From: Dinakar Guniguntala <dino@in.ibm.com>
To: Paul Jackson <pj@sgi.com>, Simon Derr <Simon.Derr@bull.net>,
Nick Piggin <nickpiggin@yahoo.com.au>,
lkml <linux-kernel@vger.kernel.org>,
lse-tech <lse-tech@lists.sourceforge.net>,
Matthew Dobson <colpatch@us.ibm.com>,
Dipankar Sarma <dipankar@in.ibm.com>,
Andrew Morton <akpm@osdl.org>
Subject: [RFC PATCH] Dynamic sched domains (v0.5)
Date: Mon, 2 May 2005 00:39:47 +0530 [thread overview]
Message-ID: <20050501190947.GA5204@in.ibm.com> (raw)

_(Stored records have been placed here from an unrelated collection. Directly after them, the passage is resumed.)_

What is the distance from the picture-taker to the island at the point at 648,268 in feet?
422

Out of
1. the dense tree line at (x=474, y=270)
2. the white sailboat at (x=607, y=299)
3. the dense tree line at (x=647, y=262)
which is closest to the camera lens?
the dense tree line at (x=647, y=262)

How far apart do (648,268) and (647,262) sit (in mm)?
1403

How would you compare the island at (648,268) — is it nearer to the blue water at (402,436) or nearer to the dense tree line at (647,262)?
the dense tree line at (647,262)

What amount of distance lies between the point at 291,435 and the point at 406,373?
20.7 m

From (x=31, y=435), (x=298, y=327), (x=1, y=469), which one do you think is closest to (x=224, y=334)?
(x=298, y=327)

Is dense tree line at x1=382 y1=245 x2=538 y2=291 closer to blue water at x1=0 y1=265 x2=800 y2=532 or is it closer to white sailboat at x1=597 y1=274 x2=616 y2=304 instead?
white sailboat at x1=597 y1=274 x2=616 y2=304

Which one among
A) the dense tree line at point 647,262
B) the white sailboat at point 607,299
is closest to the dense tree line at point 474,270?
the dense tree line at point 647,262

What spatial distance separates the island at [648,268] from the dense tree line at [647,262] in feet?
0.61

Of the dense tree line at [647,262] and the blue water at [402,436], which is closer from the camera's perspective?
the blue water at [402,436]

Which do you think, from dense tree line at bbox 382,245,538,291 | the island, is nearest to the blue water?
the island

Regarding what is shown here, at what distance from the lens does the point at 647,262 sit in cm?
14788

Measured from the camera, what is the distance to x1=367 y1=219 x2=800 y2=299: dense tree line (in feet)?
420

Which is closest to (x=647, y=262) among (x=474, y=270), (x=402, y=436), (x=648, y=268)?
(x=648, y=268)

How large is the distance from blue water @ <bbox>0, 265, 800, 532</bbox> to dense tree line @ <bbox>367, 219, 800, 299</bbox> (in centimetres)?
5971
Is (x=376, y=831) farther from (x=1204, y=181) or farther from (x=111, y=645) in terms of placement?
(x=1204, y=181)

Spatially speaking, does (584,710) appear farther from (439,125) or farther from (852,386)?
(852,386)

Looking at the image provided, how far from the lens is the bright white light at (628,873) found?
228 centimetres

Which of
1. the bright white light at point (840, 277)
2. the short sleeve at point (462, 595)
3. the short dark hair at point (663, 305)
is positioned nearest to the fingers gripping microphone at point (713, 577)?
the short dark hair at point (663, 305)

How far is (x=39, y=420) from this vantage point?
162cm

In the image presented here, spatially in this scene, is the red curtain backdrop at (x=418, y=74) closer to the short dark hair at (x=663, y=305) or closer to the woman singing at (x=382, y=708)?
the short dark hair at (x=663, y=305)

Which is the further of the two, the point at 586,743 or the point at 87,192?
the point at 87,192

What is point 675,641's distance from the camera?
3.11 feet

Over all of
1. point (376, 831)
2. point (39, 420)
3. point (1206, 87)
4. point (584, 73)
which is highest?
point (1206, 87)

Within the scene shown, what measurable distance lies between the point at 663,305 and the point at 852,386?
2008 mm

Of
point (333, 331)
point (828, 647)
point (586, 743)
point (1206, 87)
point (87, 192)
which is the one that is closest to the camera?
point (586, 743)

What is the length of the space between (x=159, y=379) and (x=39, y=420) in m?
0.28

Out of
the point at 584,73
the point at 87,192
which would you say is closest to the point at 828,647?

[-- Attachment #1: Type: text/plain, Size: 2405 bytes --]
Ok, Here is the minimal patchset that I had promised after the
last discussion.
What it does have
o The current patch enhances the meaning of exclusive cpusets by
attaching them (exclusive cpusets) to sched domains
o It does _not_ require any additional cpumask_t variable. It
just parses the cpus_allowed of the parent/sibling/children
cpusets for manipulating sched domains
o All existing operations on non-/exclusive cpusets are preserved as-is.
o The sched code has been modified to bring it upto 2.6.12-rc2-mm3
Usage
o On setting the cpu_exclusive flag of a cpuset X, it creates two
sched domains
a. One, All cpus from X's parent cpuset that dont belong to any
exclusive sibling cpuset of X
b. Two, All cpus in X's cpus_allowed
o On adding/deleting cpus to/from a exclusive cpuset X that has exclusive
children, it creates two sched domains
a. One, All cpus from X's parent cpuset that dont belong to any
exclusive sibling cpuset of X
b. Two, All cpus in X's cpus_allowed, after taking away any cpus that
belong to exclusive child cpusets of X
o On unsetting the cpu_exclusive flag of cpuset X or rmdir X, it creates a
single sched domain, containing all cpus from X' parent cpuset that
dont belong to any exclusive sibling of X and the cpus of X
o It does _not_ modify the cpus_allowed variable of the parent as in the
previous version. It relies on user space to move tasks to proper
cpusets for complete isolation/exclusion
o See function update_cpu_domains for more details
What it does not have
o It is still short on documentation
o Does not have hotplug support as yet
o Supports only x86 as of now
o No thoughts on "memory domains" (Though I am not sure, who
would use such a thing and what exactly are the requirements)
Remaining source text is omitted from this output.